Plant science has also played a critical role in improving sustainable agricultural practices “by way of reducing the amount of tillage, soil erosion, land use, and greenhouse gas emissions, as well as improving biodiversity and preserving large tracts of forest, native grass and wetlands.”

Job creator

The report says that plant science companies spend $230 million annually on research and development in Canada, generating about 4,000 high-value, science-based jobs for Canadians. The total economic impact from manufacturing and production of plant science products accounts for over $1 billion in added value to Canada’s economy, 9,000 jobs and $467 million in income for Canadian workers.

Without plant science innovations, Canada would need 50 per cent more farmland to produce the same level of crop production, the report notes. As a result, more than 14.2 million hectares (35.1 million acres) of forest, native grass and wetlands have been preserved. That’s about the total area of crops grown in Saskatchewan or four times that of Ontario. The productivity gains for Canada have been greatest in field crops such as canola, wheat, soybeans and corn.

“Modern plant-breeding technologies such as drought and salinity tolerance are expected to further alleviate the pressure to convert high biodiversity areas into agricultural use, and plants with increased nitrogen-use efficiency are also under development that reduce run-off of nitrogen fertilizer, which will help to protect wildlife habitats and water quality.”

The innovations have “improved agricultural practices, resulting in significant reductions in soil erosion and improved soil quality across a range of crops in Canada.”
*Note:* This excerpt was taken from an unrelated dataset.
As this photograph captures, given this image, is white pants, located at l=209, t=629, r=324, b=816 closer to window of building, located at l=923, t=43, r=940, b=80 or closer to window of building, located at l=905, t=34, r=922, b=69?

Examples are no-till farming which conserves water and reduces greenhouse gas emissions. “The use of plant science innovations has also resulted in 126 million to 194 million less litres of diesel fuel burned on farm each year owing to reduced tillage and reductions in the number of equipment passes on land, reducing GHG emissions by about 450,000 to 700,000 tonnes per year.”

Overall, the total annual GHG reduction from the use of plant science innovations in agriculture is estimated to be 29 million tonnes per year. This represents four per cent of the 726 million tonnes in total GHG emissions for Canada in 2013. “While Canada’s total GHG emissions have climbed by 3.8 per cent since 2009, continued adoption of plant science innovations in the future will enable farmers to further reduce GHG emissions in the agriculture sector to help offset potential increases in other sectors of Canada’s economy,” the report says.

Canada needs to develop new crop varieties for a changing climate. “Modern plant-breeding techniques are being used to speed the process for developing new plant varieties that will better withstand drought conditions, and contribute to even greater sequestration of CO2 and lower CO2 emissions by reducing tillage, conserving soil and moisture.”